Instructions for the task —
Reproduce word for word the stretch of lines that opens with the line containing "How far is [167,6]" and continues to the end of the lines, including both ends.

[Lines excerpted from a collection]
▼

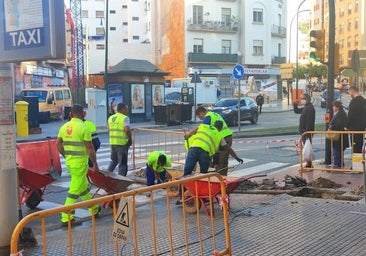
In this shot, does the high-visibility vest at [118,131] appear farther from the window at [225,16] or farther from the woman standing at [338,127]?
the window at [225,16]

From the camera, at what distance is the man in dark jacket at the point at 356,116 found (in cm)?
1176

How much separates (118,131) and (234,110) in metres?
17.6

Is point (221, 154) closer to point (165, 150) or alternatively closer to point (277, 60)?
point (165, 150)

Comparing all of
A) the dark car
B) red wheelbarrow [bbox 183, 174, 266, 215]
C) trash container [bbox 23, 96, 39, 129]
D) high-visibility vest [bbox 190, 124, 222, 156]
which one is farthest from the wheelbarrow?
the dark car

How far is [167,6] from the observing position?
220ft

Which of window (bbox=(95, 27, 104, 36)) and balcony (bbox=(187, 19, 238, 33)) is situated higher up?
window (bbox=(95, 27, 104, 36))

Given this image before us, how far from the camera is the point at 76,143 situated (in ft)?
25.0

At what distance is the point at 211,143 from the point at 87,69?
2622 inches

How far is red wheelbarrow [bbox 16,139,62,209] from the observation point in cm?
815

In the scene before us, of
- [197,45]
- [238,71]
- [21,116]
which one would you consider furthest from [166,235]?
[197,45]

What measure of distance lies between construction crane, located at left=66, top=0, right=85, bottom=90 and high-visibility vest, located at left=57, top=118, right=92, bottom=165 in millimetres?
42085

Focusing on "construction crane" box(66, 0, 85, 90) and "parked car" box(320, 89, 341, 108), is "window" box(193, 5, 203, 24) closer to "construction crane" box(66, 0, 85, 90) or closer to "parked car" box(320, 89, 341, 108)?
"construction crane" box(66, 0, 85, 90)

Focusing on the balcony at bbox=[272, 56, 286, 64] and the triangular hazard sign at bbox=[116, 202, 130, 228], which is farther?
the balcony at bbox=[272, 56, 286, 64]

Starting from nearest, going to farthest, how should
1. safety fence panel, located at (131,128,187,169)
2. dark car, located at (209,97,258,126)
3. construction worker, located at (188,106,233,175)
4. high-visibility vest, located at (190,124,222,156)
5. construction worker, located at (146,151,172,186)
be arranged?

▲

Answer to this task —
How far is [167,6] from the observing position?
220ft

Which of window (bbox=(95, 27, 104, 36)) and balcony (bbox=(187, 19, 238, 33)) is situated higher up?
window (bbox=(95, 27, 104, 36))

Given this image before us, how far from the camera is the point at 76,143 situated (in ft)?
25.0

At what distance is the point at 211,143 from the point at 87,69?
2622 inches

How far is red wheelbarrow [bbox 16,139,62,209] from the observation point in cm?
815

In the scene before us, of
- [197,45]
- [238,71]
- [21,116]
which one would you consider furthest from [166,235]?
[197,45]

What measure of distance lies between construction crane, located at left=66, top=0, right=85, bottom=90 and high-visibility vest, located at left=57, top=118, right=92, bottom=165 in millimetres?
42085

Focusing on "construction crane" box(66, 0, 85, 90) and "parked car" box(320, 89, 341, 108), is "window" box(193, 5, 203, 24) closer to "construction crane" box(66, 0, 85, 90) or closer to "parked car" box(320, 89, 341, 108)?
"construction crane" box(66, 0, 85, 90)

Focusing on the balcony at bbox=[272, 56, 286, 64] and the triangular hazard sign at bbox=[116, 202, 130, 228], which is farther?
the balcony at bbox=[272, 56, 286, 64]

Starting from nearest, going to farthest, how should
1. safety fence panel, located at (131,128,187,169)
2. dark car, located at (209,97,258,126)
3. construction worker, located at (188,106,233,175)
4. high-visibility vest, located at (190,124,222,156)
5. construction worker, located at (146,151,172,186)
be arranged?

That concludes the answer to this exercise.